Control Plane Sizing

External Etcd

When dealing with etcd running external to the Kubernetes control plane components, there are not a lot of restrictions on how many control plane nodes one can have. There can be any number of nodes that meet demand and availability needs, and can even be auto-scaled. With that said, however, the performance of Kubernetes is tied heavily to the performance of etcd, so more nodes does not mean more performance.

Colocated Etcd

Colocation of etcd, or "stacked etcd" (as it's referred to in the Kubernetes documentation), is the practice of installing etcd alongside the Kubernetes control plane components (kube-apiserver, kube-controller-manager, and kube-scheduler). This has some obvious benefits like reducing cost by reducing the virtual machines needed, but introduces a lot of complexity and restrictions.

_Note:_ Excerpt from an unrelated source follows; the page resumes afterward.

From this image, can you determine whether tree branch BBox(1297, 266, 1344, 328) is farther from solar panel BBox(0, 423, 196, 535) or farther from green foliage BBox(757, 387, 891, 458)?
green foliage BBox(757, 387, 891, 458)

Etcd's performance goes down the more nodes that are added, because more members are required to vote to commit to the raft log, so there should never be more than 5 voting members in a cluster (unless performing a rolling upgrade). Also, the number of members should always be odd to help protect against the split-brain problem. This means that the control plane can only safely be made up of 1, 3, or 5 nodes.

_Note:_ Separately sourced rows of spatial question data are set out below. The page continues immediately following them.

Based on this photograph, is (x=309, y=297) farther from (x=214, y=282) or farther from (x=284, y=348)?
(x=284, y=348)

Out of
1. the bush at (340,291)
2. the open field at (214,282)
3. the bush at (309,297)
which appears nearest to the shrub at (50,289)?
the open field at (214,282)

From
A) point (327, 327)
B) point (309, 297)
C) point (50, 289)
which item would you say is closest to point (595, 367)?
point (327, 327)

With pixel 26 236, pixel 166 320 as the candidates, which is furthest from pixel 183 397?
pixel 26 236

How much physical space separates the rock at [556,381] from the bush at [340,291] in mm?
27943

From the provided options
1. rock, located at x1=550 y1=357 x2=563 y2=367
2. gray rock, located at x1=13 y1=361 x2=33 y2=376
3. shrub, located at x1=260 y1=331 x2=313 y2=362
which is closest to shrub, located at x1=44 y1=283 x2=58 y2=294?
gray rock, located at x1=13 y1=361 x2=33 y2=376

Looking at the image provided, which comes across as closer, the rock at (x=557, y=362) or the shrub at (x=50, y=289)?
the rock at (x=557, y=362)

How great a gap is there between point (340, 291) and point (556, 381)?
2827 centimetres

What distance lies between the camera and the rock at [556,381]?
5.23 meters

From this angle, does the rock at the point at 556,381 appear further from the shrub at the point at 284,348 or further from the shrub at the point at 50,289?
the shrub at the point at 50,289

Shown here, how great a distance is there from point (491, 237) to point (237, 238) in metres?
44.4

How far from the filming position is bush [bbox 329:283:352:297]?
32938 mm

Etcd also should not be scaled up or down (at least, at this time). The reason is that the etcd cluster is being put at risk each time there is a membership change, so this also means that the control plane size needs to be selected ahead of time and not be altered.

General Recommendations

In cloud environments, 3 is a good size to balance resiliency and performance. The reasoning here is that cloud environments provide ways to quickly automate replacing failed members, so losing a node does not put etcd in danger of losing quorum for long until a new node can replace the existing one. As etcd moves towards adding more functionality around the learners member type, this will also open up to having a "hot spare" ready to take the place of the failed member immediately.

For bare-metal, 5 is a good size to ensure that failed nodes have more time to be replaced since a new node might need to be physically allocated.